Sir John Gonson (died 1765) was an English judge for nearly 50 years in the early 18th century, serving as a Justice of the Peace and Chairman of the Quarter Sessions for the City of Westminster. Gonson was a supporter of the Society for the Reformation of Manners, and was noted for his enthusiasm for raiding brothels and for passing harsh sentences.

Gonson appears in contemporary court reports and newspaper articles, but is best known for having been depicted twice in A Harlot's Progress, William Hogarth's series of paintings from 1731 and subsequent engravings from 1732. Gonson first appears in plate 3, leading three armed bailiffs into the boudoir of the protagonist, Moll Hackabout. The character of Moll is based on a real-life prostitute, Kate Hackabout, who was apprehended by Gonson in 1730 and sentenced to hard labour for keeping a disorderly house. Gonson appears again in plate 4, shown hanging from the gallows in graffiti, while Moll beats hemp in Bridewell Prison.

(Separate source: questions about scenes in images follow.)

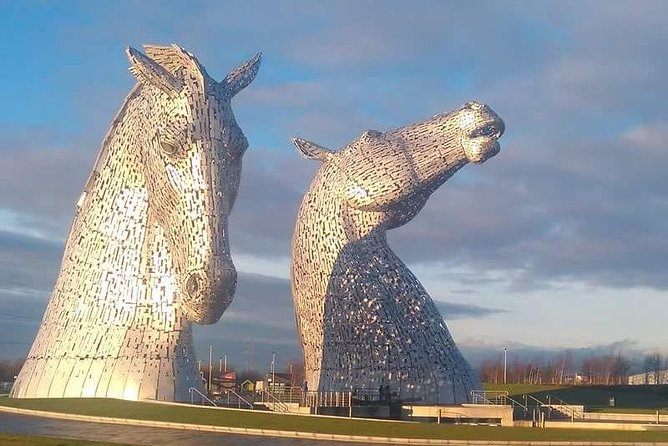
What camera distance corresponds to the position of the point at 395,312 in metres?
26.4

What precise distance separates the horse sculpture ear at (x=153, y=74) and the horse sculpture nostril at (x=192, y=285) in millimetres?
3527

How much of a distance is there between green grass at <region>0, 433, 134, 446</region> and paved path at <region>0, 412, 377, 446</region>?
972mm

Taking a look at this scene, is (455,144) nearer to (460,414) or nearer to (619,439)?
(460,414)

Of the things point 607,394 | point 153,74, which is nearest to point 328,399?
point 153,74

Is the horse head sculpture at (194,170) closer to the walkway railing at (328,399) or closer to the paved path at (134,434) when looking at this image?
the paved path at (134,434)

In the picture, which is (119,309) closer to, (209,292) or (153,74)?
Answer: (209,292)

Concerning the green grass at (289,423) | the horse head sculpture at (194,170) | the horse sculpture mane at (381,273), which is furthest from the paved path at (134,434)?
the horse sculpture mane at (381,273)

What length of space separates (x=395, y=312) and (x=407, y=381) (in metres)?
2.05

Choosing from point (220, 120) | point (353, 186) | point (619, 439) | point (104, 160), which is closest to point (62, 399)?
point (104, 160)

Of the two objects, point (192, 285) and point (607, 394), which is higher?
point (192, 285)

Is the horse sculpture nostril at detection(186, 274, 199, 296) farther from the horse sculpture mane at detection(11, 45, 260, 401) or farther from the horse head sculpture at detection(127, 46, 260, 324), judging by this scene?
the horse sculpture mane at detection(11, 45, 260, 401)

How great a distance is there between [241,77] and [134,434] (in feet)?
23.8

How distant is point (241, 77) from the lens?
56.9 ft

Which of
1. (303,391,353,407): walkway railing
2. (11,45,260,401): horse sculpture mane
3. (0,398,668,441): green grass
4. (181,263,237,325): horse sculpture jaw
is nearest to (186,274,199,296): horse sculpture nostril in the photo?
(181,263,237,325): horse sculpture jaw
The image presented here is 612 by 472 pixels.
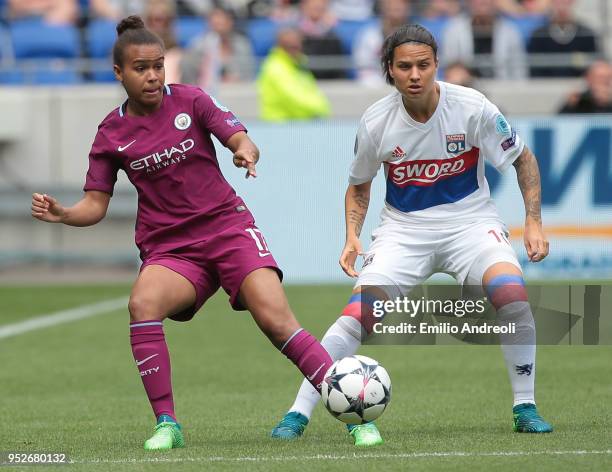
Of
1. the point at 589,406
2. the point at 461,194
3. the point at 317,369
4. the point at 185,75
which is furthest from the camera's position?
the point at 185,75

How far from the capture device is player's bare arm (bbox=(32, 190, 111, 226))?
654 centimetres

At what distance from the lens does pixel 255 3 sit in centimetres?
1886

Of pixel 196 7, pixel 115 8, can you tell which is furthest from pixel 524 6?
pixel 115 8

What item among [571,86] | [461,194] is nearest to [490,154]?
[461,194]

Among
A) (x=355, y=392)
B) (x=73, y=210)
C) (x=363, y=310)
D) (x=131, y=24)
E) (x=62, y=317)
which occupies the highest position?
(x=131, y=24)

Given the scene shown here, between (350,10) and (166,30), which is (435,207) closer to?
(166,30)

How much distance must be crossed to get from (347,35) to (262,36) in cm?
112

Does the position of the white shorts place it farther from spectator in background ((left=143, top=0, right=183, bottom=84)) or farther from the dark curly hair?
spectator in background ((left=143, top=0, right=183, bottom=84))

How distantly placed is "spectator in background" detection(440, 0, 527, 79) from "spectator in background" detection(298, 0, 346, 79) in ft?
4.42

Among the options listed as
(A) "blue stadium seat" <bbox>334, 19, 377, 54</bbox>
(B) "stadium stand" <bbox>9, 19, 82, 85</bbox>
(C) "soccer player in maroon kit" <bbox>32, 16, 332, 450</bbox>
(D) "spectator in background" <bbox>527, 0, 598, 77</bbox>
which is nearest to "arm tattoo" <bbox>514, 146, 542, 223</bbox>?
(C) "soccer player in maroon kit" <bbox>32, 16, 332, 450</bbox>

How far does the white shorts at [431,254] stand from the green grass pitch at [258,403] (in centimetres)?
77

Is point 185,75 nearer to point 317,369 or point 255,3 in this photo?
point 255,3

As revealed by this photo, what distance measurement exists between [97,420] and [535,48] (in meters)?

Gonson was mentioned twice in Satire IV of Alexander Pope's Satires of John Donne, in Essay on Man, mentioning "the storm of Gonson's lungs" and "Peace, fools, or Gonson will for Papists seize you, If once he catch you at your Jesu! Jesu!". He has been called the scourge of Gin Lane or of Drury Lane, and wrote, in 1728,

In hot Tempers, it lets loose the Tongue to all the Indecencies and Rudeness of the most provoking Language, as well as the most hellish Oaths and Curses, and is frequently followed by Quarrels and Fightings, and sometimes has been the Cause of Murder.

Gonson not only used the rod of the law to fight what he saw as the evils of immorality in London. He is listed as a founding governor of the Foundling Hospital in that charity's royal charter of 1739. The first effort of its kind in the country, the Foundling Hospital was a home for abandoned children, many of them children of prostitutes. Hogarth was also a governor of the Foundling Hospital from its foundation.

Contemporary newspapers regularly reported his Westminster prosecutions under the “gin” laws: the Weekly News and Register covered Gonson’s cases on 3 July 1729, 4 September 1730, and 30 January 1731.